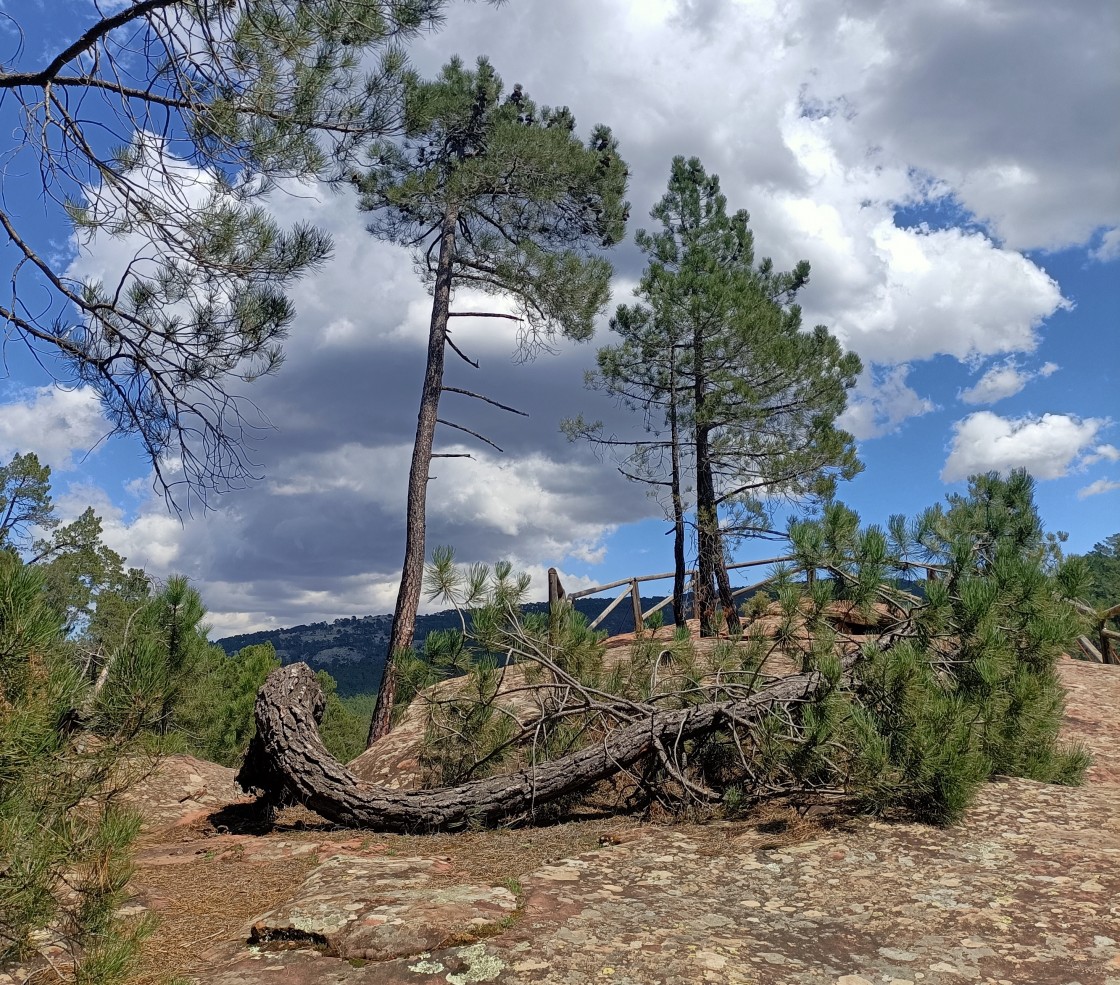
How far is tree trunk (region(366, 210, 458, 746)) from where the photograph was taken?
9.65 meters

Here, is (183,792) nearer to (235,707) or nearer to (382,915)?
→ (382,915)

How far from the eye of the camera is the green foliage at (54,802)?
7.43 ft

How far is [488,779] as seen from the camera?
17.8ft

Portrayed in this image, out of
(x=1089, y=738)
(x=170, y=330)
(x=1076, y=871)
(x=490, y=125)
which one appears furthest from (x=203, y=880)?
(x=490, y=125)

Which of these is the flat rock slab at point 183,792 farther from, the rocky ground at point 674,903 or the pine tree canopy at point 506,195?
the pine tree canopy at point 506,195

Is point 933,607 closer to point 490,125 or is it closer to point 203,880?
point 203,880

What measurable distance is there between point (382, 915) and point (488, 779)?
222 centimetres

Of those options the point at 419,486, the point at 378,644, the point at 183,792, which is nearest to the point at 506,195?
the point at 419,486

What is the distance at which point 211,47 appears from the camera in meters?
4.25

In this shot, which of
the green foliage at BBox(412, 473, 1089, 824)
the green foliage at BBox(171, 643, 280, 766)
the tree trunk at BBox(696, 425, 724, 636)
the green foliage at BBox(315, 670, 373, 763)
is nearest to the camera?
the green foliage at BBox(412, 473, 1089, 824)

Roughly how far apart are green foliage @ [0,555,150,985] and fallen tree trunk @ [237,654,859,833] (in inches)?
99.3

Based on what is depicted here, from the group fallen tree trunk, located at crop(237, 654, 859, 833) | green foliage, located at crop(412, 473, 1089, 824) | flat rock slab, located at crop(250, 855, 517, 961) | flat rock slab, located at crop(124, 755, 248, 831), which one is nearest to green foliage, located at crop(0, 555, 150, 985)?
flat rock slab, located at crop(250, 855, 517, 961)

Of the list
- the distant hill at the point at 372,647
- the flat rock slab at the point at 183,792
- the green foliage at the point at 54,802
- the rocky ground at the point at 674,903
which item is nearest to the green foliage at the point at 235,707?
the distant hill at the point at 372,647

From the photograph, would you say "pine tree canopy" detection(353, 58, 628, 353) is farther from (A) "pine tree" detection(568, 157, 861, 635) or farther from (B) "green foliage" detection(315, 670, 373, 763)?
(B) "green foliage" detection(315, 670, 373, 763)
___
Job: Write out the records above once more, word for word, with no pictures.

Expected answer:
How far is tree trunk (region(366, 210, 458, 746)) from where the photograph was taken?
9.65 meters

Here, is (183,792) nearer to (235,707) or nearer to (382,915)?
→ (382,915)

How far from the eye of the camera is the green foliage at (54,802)?
7.43 ft

How far is [488,779] as seen from the camera?
17.8ft

Portrayed in this image, out of
(x=1089, y=738)
(x=170, y=330)
(x=1076, y=871)
(x=490, y=125)
which one appears furthest from (x=203, y=880)?
(x=490, y=125)

Which of these is the flat rock slab at point 183,792 farther from, the rocky ground at point 674,903 or the pine tree canopy at point 506,195?
the pine tree canopy at point 506,195

Is point 933,607 closer to point 490,125 or is it closer to point 203,880?
point 203,880

What measurable distance is there between point (382, 915) and point (488, 779)?
222 centimetres

Of those options the point at 419,486, the point at 378,644, the point at 183,792, which is nearest to the point at 506,195?
the point at 419,486

What is the distance at which point 211,47 appears from the camera in meters?
4.25

In this shot, which of
the green foliage at BBox(412, 473, 1089, 824)
the green foliage at BBox(171, 643, 280, 766)
the tree trunk at BBox(696, 425, 724, 636)
the green foliage at BBox(315, 670, 373, 763)
is nearest to the camera?
the green foliage at BBox(412, 473, 1089, 824)

Roughly how far apart are green foliage @ [0,555,150,985] and fallen tree trunk @ [237,654,859,833] (in inches)?
99.3

Based on what is depicted here, from the group fallen tree trunk, located at crop(237, 654, 859, 833) | green foliage, located at crop(412, 473, 1089, 824) | flat rock slab, located at crop(250, 855, 517, 961) | flat rock slab, located at crop(124, 755, 248, 831), which one is nearest to green foliage, located at crop(0, 555, 150, 985)?
flat rock slab, located at crop(250, 855, 517, 961)

Of the list
- the distant hill at the point at 372,647
- the flat rock slab at the point at 183,792
- the green foliage at the point at 54,802
- the rocky ground at the point at 674,903
which item is nearest to the green foliage at the point at 235,707?
the distant hill at the point at 372,647

From the photograph, would you say "pine tree canopy" detection(353, 58, 628, 353) is farther from (A) "pine tree" detection(568, 157, 861, 635) or farther from (B) "green foliage" detection(315, 670, 373, 763)?
(B) "green foliage" detection(315, 670, 373, 763)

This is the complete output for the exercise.